* _Text segment_

# 95 wave tropical planted project



## Budget aquarist (Feb 1, 2011)

Hey guys! i just acquired a 95 gallon wave front aquarium with an overflow and sump! i got it for 800$ :drool: !!! (being a poor 8th grader it ran me out of all my three years of saved birthday money, with some financial help from my parents) so im on a budget to start this project and want to keep it as cheap as possible, i so far have the sump set up, a 216 watt t5 HO unit on the top (100$ from aquatraders :icon_cool) and a glass canopy. no heater yet, but going to get one, have a few plants from in other tanks that im going to move, and about 1.5-2 inches of inert, black, gravel. (i know what some of you are going to say about inert gravel, but i do dry ferts in the gravel and then put more on top of that, and i mix the gravel with at least 25% of the total gravel with some from an existing tank. im planning on having a lush growing tank with DIY injection into the sump, lost of java fern, swords, vals, and rotala. for the fore and middle ground, im going to have mostly melon swords, tiger lillies (i love em), micro swords, anubias, and glosso. I am also going to order a big piece of driftwood to put into the big corner of the tank and a small one to use in the middle/ small corner. Im planning to put angels, rams, rainbowfish, diamond tetras, scissortails, platies( for cycling and for the angels to have a surprise snack on their fry when they breed), cories, plecos, loaches, and maybe some gold barbs. buy this is LONG TERM and the project might stretch out over a year, maybe two. ALL INPUT IS GREATLY APPRECIATED, PLZ TELL ME WHAT YOU THINK AND ANY OTHER IDEAS.

* _Data shown_
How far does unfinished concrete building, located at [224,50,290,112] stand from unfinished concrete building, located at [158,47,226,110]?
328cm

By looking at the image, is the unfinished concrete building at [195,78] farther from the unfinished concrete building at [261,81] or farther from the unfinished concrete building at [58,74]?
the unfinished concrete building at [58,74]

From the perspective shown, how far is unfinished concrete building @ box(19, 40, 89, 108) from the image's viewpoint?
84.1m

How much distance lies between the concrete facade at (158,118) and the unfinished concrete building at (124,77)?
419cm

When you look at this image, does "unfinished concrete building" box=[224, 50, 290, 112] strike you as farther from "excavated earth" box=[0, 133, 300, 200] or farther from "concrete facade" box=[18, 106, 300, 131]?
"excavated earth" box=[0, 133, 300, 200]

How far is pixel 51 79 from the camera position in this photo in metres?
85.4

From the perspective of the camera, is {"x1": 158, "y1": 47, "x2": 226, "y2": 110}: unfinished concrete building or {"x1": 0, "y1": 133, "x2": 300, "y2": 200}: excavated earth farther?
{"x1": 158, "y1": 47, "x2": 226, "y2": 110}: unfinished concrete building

* _Directives_
A) Pick out each line of the entries that contains the word "perspective" and copy those lines.
B) Extend the forum post about the 95-gallon planted tank project, picking up right after its last sentence.

* _Exercise responses_
A)
From the perspective shown, how far is unfinished concrete building @ box(19, 40, 89, 108) from the image's viewpoint?
From the perspective of the camera, is {"x1": 158, "y1": 47, "x2": 226, "y2": 110}: unfinished concrete building or {"x1": 0, "y1": 133, "x2": 300, "y2": 200}: excavated earth farther?

B)
----------



## lauraleellbp (Feb 3, 2008)

Welcome to TPT!

It really sounds like you've put alot of thought, patience, and planning into this setup- nice! :thumbsup:

My recommendations- first of all, unless you're planning on also getting a pressurized CO2 setup for this tank, you won't want to run anywhere near 216 watts of T5HO. I run only 108 watts of T5HO over my own 90gal low tech, and it's a challenge to maintain even that much without CO2. I have to watch my photoperiod carefully, and usually can only run 6-7 hours/day without running into algae issues. If you can, I'd plan to suspend the fixture up off the tank 6-8", this would really help moderate the light and let you run a longer photoperiod (though still only using 2 bulbs at a time).

Glosso probably isn't the best choice on a non-CO2 tank, either. You might want to look at Marselia minuta to give you a very similar appearance, but will carpet and do well without needing CO2.

I think your substrate plan will work, but some more very economical options to consider that would give you a much higher nutrient content in your substrate would be to make your own Mineralized Topsoil (see the sticky at the top of the substrate forum) or to get a big bag of Miracle Gro Organic Choice potting soil (about $10 at Home Depot/Lowes) and lay about 1" down in your tank under the gravel.

GL and I really look forward to seeing your project move along!


----------



## WaterLogged (Feb 2, 2011)

Sounds like this is going to be super fun!!! Post some pics plz!


----------



## Budget aquarist (Feb 1, 2011)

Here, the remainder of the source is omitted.